## Directive
Copy out the listing below, replacing every instance of "road sign" with "street sign" and keeping everything else the same.

## Given data
· · · · ·

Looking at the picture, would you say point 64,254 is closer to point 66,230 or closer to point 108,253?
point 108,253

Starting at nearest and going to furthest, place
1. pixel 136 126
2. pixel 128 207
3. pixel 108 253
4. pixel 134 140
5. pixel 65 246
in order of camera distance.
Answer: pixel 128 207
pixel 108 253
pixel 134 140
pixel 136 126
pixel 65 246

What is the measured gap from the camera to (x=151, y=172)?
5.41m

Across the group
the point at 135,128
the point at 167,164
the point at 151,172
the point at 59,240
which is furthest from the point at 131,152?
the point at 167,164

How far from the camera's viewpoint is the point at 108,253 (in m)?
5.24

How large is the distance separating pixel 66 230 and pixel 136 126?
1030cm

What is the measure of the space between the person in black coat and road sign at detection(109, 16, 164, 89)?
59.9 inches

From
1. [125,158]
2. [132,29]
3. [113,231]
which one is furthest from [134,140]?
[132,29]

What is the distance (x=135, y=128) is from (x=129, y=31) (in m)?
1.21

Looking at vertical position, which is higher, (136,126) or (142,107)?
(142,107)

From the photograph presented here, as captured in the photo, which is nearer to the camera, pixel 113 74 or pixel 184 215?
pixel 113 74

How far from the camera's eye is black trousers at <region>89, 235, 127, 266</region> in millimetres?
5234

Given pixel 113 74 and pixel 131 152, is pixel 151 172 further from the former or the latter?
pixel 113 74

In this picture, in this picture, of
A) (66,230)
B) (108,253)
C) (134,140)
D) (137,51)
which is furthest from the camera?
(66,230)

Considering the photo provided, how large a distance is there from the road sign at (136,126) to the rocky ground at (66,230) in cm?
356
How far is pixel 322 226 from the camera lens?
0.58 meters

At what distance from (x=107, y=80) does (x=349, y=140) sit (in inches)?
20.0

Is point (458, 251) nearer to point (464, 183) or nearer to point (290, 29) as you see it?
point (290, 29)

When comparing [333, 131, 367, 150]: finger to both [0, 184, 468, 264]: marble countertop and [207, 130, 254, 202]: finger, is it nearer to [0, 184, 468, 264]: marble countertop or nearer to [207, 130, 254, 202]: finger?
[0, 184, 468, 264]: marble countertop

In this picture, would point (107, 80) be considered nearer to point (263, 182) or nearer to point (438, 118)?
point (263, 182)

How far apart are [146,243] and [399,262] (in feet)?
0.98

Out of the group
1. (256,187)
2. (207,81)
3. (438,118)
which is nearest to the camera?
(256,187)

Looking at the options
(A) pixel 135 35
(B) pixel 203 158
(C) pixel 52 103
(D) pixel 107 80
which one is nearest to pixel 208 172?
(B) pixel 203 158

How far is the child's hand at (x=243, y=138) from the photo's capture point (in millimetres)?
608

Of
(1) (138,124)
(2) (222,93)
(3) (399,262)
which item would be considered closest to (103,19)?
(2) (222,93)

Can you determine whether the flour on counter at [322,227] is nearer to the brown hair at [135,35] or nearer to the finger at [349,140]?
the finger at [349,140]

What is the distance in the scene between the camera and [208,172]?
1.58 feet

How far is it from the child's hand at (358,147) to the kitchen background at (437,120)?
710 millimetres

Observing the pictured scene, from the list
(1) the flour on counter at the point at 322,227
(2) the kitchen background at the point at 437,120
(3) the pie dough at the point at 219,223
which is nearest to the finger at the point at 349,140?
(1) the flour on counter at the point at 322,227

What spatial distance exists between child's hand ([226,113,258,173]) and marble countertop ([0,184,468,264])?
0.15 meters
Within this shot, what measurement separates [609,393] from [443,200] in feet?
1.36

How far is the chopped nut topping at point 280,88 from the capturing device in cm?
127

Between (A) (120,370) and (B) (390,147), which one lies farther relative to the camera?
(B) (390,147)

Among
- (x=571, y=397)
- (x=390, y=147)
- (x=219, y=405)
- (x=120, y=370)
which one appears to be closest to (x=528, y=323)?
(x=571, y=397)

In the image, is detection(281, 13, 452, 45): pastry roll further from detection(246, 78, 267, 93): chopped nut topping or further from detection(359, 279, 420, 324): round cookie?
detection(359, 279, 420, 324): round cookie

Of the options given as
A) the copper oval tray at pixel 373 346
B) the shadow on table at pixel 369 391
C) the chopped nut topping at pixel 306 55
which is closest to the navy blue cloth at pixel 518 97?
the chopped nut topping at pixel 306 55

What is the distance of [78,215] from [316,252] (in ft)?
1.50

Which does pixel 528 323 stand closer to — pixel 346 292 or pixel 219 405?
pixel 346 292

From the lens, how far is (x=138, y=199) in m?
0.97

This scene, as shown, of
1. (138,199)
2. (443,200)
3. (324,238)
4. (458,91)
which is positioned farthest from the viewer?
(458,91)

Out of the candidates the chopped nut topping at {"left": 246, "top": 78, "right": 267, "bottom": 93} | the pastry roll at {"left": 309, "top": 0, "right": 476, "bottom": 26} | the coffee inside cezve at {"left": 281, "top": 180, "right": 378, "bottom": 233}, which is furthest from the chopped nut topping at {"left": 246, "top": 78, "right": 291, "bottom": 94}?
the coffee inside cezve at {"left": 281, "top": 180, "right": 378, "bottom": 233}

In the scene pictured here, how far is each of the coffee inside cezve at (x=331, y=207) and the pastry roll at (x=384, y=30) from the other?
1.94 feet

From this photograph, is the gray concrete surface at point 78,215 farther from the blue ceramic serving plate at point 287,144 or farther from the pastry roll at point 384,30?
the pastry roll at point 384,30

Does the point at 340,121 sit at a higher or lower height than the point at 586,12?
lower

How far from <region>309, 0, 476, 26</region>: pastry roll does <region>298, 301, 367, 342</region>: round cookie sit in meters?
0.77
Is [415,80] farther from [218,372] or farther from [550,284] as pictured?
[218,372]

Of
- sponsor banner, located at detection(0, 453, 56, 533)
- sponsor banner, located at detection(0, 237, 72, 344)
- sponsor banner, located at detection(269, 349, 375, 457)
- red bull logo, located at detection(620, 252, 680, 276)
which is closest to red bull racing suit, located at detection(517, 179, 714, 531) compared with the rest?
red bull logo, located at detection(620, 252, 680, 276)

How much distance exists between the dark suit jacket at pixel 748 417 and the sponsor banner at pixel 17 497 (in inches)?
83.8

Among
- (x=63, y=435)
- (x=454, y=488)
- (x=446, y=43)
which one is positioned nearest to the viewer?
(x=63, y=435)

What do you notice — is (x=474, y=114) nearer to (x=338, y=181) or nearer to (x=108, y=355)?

· · · · ·

## Exercise answer
Looking at the picture, would you say point 64,254 is closer to point 66,230 or closer to point 108,253?
point 108,253

Starting at nearest and going to furthest, place
1. pixel 136 126
2. pixel 128 207
3. pixel 108 253
4. pixel 134 140
5. pixel 65 246
in order of camera distance.
Answer: pixel 128 207
pixel 108 253
pixel 134 140
pixel 136 126
pixel 65 246

What is the measured gap from the camera to (x=151, y=172)?
5.41m

Across the group
the point at 135,128
the point at 167,164
the point at 151,172
the point at 59,240
which is furthest from the point at 131,152?
the point at 167,164

How far from the camera's viewpoint is the point at 108,253 (in m)?
5.24

How large is the distance separating pixel 66 230 and pixel 136 126?
1030cm

What is the measure of the space between the person in black coat and street sign at detection(109, 16, 164, 89)?
59.9 inches

From
1. [125,158]
2. [132,29]
3. [113,231]
which one is furthest from [134,140]?
[132,29]

What is the distance (x=135, y=128) is from (x=129, y=31) (in m)?
1.21

Looking at vertical position, which is higher, (136,126) or (142,107)?
(142,107)

From the photograph presented here, as captured in the photo, which is nearer to the camera, pixel 113 74 or pixel 184 215?
pixel 113 74

How far from the camera's eye is black trousers at <region>89, 235, 127, 266</region> in millimetres?
5234

Given pixel 113 74 and pixel 131 152, is pixel 151 172 further from the former or the latter?
pixel 113 74

In this picture, in this picture, of
A) (66,230)
B) (108,253)
C) (134,140)
D) (137,51)
which is furthest from the camera?
(66,230)

Considering the photo provided, how large a distance is there from the street sign at (136,126) to the rocky ground at (66,230) in cm?
356
How far is pixel 322 226 from the camera lens?
0.58 meters

At what distance from (x=107, y=80) does (x=349, y=140) sit (in inches)?
20.0

Is point (458, 251) nearer to point (464, 183) or nearer to point (290, 29) as you see it?
point (290, 29)

When comparing [333, 131, 367, 150]: finger to both [0, 184, 468, 264]: marble countertop and [207, 130, 254, 202]: finger, is it nearer to [0, 184, 468, 264]: marble countertop or nearer to [207, 130, 254, 202]: finger?
[0, 184, 468, 264]: marble countertop

In this picture, would point (107, 80) be considered nearer to point (263, 182) or nearer to point (438, 118)?
point (263, 182)

How far apart are [146,243] and [399,262] (in feet)?
0.98

Out of the group
1. (256,187)
2. (207,81)
3. (438,118)
which is nearest to the camera?
(256,187)

Looking at the options
(A) pixel 135 35
(B) pixel 203 158
(C) pixel 52 103
(D) pixel 107 80
which one is nearest to pixel 208 172?
(B) pixel 203 158

How far is the child's hand at (x=243, y=138) from the photo's capture point (in millimetres)?
608

Of
(1) (138,124)
(2) (222,93)
(3) (399,262)
which item would be considered closest to (103,19)?
(2) (222,93)

Can you determine whether the flour on counter at [322,227] is nearer to the brown hair at [135,35] or nearer to the finger at [349,140]?
the finger at [349,140]

What is the distance in the scene between the camera and [208,172]?
1.58 feet

How far is it from the child's hand at (358,147) to the kitchen background at (437,120)?
710 millimetres

Observing the pictured scene, from the list
(1) the flour on counter at the point at 322,227
(2) the kitchen background at the point at 437,120
(3) the pie dough at the point at 219,223
which is nearest to the finger at the point at 349,140?
(1) the flour on counter at the point at 322,227

What spatial distance exists between child's hand ([226,113,258,173]) and marble countertop ([0,184,468,264])?
0.15 meters
Within this shot, what measurement separates [609,393] from [443,200] in feet?
1.36

How far is the chopped nut topping at point 280,88 from the capturing device in cm?
127

Between (A) (120,370) and (B) (390,147), which one lies farther relative to the camera?
(B) (390,147)

Among
- (x=571, y=397)
- (x=390, y=147)
- (x=219, y=405)
- (x=120, y=370)
which one appears to be closest to (x=528, y=323)?
(x=571, y=397)

In the image, is detection(281, 13, 452, 45): pastry roll further from detection(246, 78, 267, 93): chopped nut topping or further from detection(359, 279, 420, 324): round cookie?
detection(359, 279, 420, 324): round cookie

Of the options given as
A) the copper oval tray at pixel 373 346
B) the shadow on table at pixel 369 391
C) the chopped nut topping at pixel 306 55
which is closest to the navy blue cloth at pixel 518 97?
the chopped nut topping at pixel 306 55

What is the distance of [78,215] from [316,252] (in ft)?
1.50

Which does pixel 528 323 stand closer to — pixel 346 292 or pixel 219 405?
pixel 346 292

From the lens, how far is (x=138, y=199) in m?
0.97

This scene, as shown, of
1. (138,199)
2. (443,200)
3. (324,238)
4. (458,91)
which is positioned farthest from the viewer?
(458,91)

Out of the candidates the chopped nut topping at {"left": 246, "top": 78, "right": 267, "bottom": 93} | the pastry roll at {"left": 309, "top": 0, "right": 476, "bottom": 26} | the coffee inside cezve at {"left": 281, "top": 180, "right": 378, "bottom": 233}, which is furthest from the chopped nut topping at {"left": 246, "top": 78, "right": 291, "bottom": 94}?
the coffee inside cezve at {"left": 281, "top": 180, "right": 378, "bottom": 233}

In the scene pictured here, how far is each of the coffee inside cezve at (x=331, y=207) and the pastry roll at (x=384, y=30) from the other?
1.94 feet

From this photograph, is the gray concrete surface at point 78,215 farther from the blue ceramic serving plate at point 287,144 or farther from the pastry roll at point 384,30?
the pastry roll at point 384,30

Does the point at 340,121 sit at a higher or lower height than the point at 586,12?
lower

How far from <region>309, 0, 476, 26</region>: pastry roll does <region>298, 301, 367, 342</region>: round cookie sit in meters?
0.77
Is [415,80] farther from [218,372] or farther from [550,284] as pictured?
[218,372]

Of
- sponsor banner, located at detection(0, 453, 56, 533)
- sponsor banner, located at detection(0, 237, 72, 344)
- sponsor banner, located at detection(269, 349, 375, 457)
- red bull logo, located at detection(620, 252, 680, 276)
which is closest to red bull racing suit, located at detection(517, 179, 714, 531) compared with the rest?
red bull logo, located at detection(620, 252, 680, 276)

How much distance exists between the dark suit jacket at pixel 748 417 and the sponsor banner at pixel 17 497 (in inches)?
83.8

Among
- (x=63, y=435)
- (x=454, y=488)
- (x=446, y=43)
which one is positioned nearest to the viewer?
(x=63, y=435)

What do you notice — is (x=474, y=114) nearer to (x=338, y=181) or nearer to (x=108, y=355)?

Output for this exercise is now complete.